> _Source text_
------------

# HOB vs Canister Filter



## vrb th hrb (Feb 20, 2010)

This discussion has probably been done to death, but I'd like to hear all of your opinons.

I've always ran HOB's, aquaclears and emperors, mostly because I'm too cheap to buy a canister  

But what is the major advantage? If i can get all the bio, chemical, and mechanical filtration I need from a HOB, then why change it? I'd guess a canister is easier for large tanks (90+gallon)

So, why run a HOB, why run a canister? 
Thanks for taking the time to write a response


----------



## ameekplec. (May 1, 2008)

http://gtaaquaria.com/forum/showthread.php?t=7604&highlight=Canister


----------



## ryno1974 (Dec 6, 2009)

I run both, and I say whatever you are more comfortable with. AC's do a great job, as do Fluval and Eheim canisters. The big difference that I found was whether or not you want that surface aggitation that a HOB causes. In my daughters turtle tank I had to go to a canister because the 3" waterfall sound was making me crazy, even through a closed bedroom door! The canister allowed my to put the spraybar under the water level, and voila! no more noise.

I also run a canister in my 65g planted tank, and the extra capacity of the water it holds helps me to do a little less maintenance everyweek than when I was using an AC on it. 

I actually kind of prefer the HOB, because I like the "keeping busy" part of the hobby. Sometimes because canisters run for months at a time without needing any service they are kind of boring. Not everyones cup of tea I know, but my 2 cents!

Good luck,


----------



## ameekplec. (May 1, 2008)

ryno1974 said:


> I actually kind of prefer the HOB, because I like the "keeping busy" part of the hobby.

------------

> _Work order 1_
From the HOB vs canister thread, pull out the passage starting with "I've always ran" and going on through "run a canister?", copied word for word.
> _Work order 2_
Using the HOB vs canister thread, mark each statement yes or no, and quote the words that decide it: (a) ryno1974 moved a turtle tank to a canister because of the noise a HOB made. (b) The person who started the thread has always run canister filters. (c) ryno1974 prefers canisters to HOB filters.

> _Data to examine_
------------

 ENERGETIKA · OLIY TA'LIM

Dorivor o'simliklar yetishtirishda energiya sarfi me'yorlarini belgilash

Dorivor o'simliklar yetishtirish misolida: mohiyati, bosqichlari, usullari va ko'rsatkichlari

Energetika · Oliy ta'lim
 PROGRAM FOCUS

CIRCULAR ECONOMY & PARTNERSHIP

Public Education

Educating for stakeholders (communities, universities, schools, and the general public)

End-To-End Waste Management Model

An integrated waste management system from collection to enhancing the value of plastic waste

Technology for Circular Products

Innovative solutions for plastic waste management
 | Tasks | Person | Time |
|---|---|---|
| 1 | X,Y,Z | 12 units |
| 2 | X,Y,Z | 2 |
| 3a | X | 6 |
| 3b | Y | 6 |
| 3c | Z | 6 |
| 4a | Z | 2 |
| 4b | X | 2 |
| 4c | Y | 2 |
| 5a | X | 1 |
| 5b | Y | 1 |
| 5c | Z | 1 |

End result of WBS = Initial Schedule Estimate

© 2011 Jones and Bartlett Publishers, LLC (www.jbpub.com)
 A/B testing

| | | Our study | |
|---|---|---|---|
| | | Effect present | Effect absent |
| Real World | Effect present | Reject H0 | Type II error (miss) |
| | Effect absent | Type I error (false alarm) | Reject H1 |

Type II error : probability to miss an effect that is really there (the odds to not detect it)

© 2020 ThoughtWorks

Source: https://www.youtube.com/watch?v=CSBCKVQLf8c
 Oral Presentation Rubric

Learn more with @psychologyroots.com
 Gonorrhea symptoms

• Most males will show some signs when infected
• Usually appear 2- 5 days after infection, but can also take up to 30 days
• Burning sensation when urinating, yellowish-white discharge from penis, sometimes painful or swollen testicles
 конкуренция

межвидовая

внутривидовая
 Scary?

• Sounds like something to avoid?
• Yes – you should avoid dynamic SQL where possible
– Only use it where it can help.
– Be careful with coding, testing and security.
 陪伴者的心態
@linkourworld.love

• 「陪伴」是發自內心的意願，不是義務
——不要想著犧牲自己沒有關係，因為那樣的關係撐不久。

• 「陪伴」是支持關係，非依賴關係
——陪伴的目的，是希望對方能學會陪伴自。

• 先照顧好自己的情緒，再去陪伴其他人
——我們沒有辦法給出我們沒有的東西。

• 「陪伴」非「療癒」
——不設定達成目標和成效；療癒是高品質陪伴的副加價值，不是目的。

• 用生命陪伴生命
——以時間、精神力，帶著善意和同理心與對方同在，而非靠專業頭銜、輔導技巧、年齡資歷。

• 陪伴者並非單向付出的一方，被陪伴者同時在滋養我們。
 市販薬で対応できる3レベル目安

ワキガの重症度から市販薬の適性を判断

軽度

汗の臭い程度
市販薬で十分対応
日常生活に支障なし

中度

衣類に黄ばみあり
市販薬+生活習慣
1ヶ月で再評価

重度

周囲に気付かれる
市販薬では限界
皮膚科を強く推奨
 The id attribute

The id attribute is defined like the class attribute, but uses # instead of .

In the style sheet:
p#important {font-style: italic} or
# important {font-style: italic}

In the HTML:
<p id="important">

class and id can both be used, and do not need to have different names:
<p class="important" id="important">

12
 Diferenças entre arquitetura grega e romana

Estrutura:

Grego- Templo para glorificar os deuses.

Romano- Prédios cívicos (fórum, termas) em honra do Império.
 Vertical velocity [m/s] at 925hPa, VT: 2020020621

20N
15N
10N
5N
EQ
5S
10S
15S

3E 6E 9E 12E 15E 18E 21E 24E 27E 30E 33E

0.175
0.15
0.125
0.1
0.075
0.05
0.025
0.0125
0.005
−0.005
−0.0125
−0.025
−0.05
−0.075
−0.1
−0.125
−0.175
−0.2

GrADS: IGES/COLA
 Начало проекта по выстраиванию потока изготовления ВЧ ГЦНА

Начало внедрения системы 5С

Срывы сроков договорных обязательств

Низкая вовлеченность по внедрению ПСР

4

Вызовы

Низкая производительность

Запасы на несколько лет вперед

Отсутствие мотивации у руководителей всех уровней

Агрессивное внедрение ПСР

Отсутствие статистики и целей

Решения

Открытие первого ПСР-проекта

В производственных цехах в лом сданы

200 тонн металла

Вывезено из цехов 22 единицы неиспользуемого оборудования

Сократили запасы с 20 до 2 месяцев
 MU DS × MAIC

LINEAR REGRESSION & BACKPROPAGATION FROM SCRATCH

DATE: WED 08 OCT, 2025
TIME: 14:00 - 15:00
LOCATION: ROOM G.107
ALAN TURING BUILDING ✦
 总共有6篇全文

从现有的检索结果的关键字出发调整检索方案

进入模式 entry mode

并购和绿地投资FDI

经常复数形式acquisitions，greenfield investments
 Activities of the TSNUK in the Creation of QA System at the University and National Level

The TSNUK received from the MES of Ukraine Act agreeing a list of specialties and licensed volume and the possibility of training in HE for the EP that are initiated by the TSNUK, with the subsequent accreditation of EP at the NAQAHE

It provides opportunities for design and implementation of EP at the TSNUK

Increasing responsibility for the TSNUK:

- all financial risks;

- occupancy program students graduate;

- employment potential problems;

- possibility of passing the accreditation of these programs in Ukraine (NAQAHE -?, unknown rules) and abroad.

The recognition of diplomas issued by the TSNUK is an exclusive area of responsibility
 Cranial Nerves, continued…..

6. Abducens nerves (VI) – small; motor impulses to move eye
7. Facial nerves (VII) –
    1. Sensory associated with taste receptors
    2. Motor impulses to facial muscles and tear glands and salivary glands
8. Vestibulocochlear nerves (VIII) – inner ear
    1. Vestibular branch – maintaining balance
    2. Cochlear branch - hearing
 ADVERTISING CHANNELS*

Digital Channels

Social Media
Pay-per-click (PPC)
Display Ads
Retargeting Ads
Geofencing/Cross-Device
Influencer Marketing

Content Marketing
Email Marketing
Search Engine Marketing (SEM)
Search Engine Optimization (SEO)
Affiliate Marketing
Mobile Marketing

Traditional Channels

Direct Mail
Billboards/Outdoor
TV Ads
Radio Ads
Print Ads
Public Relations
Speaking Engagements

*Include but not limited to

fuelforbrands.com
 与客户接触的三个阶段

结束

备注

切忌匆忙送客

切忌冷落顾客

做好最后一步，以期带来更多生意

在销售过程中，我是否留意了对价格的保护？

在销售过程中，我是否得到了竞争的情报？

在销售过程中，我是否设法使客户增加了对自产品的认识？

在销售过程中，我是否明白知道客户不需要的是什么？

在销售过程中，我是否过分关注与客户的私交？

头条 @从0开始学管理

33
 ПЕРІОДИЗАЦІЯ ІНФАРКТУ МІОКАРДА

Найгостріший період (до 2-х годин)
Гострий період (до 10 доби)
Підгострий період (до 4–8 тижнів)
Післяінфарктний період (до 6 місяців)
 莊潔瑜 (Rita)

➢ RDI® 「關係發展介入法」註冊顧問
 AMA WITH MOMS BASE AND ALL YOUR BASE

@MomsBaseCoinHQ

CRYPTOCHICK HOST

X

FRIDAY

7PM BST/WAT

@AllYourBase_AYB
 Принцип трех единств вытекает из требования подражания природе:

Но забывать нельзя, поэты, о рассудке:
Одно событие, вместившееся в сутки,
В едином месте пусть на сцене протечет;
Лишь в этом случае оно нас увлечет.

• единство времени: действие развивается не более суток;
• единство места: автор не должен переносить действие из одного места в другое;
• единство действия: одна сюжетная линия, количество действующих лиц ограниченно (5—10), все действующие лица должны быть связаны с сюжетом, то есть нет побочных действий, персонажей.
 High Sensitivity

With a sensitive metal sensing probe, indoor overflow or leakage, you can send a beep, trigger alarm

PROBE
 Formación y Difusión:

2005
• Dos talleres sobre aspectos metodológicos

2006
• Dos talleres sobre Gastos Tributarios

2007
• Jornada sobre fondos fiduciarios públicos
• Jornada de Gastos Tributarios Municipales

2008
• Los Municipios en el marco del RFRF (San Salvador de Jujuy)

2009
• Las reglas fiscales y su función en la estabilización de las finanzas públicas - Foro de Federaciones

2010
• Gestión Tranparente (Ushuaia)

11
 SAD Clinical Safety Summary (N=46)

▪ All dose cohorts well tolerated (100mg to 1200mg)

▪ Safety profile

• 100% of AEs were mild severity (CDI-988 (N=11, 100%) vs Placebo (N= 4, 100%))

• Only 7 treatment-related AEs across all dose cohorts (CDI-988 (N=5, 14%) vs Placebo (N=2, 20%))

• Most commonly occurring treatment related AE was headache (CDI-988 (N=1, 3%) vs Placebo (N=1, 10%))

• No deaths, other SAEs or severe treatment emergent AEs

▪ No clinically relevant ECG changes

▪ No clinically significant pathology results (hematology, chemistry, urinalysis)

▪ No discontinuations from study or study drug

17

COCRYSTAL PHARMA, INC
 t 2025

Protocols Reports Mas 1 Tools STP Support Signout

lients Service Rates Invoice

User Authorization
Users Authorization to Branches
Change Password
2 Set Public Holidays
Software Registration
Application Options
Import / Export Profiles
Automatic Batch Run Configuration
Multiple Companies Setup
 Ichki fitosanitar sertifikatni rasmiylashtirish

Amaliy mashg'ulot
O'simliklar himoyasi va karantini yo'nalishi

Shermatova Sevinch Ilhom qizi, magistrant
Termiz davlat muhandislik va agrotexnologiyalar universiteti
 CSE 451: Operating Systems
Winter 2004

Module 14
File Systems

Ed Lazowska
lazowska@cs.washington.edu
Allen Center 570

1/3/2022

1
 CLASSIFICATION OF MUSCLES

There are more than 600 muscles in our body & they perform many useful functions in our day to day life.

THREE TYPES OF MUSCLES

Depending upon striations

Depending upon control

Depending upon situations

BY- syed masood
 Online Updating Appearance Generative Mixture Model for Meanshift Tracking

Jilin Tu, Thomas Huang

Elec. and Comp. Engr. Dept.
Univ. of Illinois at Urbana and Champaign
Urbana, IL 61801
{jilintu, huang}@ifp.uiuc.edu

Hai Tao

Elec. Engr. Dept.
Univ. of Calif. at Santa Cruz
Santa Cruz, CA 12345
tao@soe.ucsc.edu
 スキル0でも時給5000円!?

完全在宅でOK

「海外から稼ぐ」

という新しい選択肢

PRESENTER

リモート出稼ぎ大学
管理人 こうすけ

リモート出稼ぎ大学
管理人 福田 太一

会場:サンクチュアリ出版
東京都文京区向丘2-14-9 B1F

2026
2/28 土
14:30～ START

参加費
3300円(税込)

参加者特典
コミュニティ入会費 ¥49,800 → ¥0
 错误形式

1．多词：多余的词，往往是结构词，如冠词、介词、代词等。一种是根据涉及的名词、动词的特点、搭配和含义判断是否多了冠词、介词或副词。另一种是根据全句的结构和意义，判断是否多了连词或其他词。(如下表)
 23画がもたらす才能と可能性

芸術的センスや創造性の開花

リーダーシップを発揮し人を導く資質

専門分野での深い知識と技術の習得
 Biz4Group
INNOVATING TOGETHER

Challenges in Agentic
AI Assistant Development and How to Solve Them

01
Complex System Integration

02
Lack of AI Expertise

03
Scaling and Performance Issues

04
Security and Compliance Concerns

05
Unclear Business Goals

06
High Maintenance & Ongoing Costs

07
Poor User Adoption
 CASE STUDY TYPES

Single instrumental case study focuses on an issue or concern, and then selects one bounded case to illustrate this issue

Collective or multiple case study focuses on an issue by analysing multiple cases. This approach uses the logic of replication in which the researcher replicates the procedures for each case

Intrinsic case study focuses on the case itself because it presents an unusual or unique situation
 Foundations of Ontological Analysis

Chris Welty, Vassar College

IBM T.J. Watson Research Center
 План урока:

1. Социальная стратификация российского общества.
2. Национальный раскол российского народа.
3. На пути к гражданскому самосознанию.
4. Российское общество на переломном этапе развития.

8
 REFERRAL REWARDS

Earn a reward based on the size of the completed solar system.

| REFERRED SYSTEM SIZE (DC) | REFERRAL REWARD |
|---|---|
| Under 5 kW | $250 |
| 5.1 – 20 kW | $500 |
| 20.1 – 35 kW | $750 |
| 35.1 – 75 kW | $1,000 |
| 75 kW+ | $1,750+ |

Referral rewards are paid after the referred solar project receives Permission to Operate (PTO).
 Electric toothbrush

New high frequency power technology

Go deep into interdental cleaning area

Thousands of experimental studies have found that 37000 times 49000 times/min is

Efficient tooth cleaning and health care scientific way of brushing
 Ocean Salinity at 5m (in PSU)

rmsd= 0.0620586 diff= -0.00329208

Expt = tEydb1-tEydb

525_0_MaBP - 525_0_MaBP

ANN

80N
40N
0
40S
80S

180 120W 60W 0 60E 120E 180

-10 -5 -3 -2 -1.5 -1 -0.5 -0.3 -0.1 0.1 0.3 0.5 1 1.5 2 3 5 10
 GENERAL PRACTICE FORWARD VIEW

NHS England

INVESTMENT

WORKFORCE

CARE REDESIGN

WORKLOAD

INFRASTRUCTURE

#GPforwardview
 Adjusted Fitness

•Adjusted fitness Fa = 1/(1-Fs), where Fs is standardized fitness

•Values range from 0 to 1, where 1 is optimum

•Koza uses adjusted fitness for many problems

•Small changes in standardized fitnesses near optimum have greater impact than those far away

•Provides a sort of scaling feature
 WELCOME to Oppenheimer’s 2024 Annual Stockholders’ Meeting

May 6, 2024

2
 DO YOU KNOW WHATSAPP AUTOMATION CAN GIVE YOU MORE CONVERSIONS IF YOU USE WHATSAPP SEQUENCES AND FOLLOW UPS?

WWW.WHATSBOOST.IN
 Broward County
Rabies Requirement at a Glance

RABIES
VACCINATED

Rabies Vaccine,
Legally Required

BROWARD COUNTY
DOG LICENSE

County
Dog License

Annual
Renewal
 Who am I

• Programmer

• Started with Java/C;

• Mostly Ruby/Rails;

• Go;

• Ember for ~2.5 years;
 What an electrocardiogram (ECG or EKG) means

------------

> _Expected answer 1_
I've always ran HOB's, aquaclears and emperors, mostly because I'm too cheap to buy a canister  

But what is the major advantage? If i can get all the bio, chemical, and mechanical filtration I need from a HOB, then why change it? I'd guess a canister is easier for large tanks (90+gallon)

So, why run a HOB, why run a canister?

> _Expected answer 2_
(a) Yes: "In my daughters turtle tank I had to go to a canister because the 3" waterfall sound was making me crazy, even through a closed bedroom door!"
(b) No: "I've always ran HOB's, aquaclears and emperors, mostly because I'm too cheap to buy a canister"
(c) No: "I actually kind of prefer the HOB, because I like the "keeping busy" part of the hobby."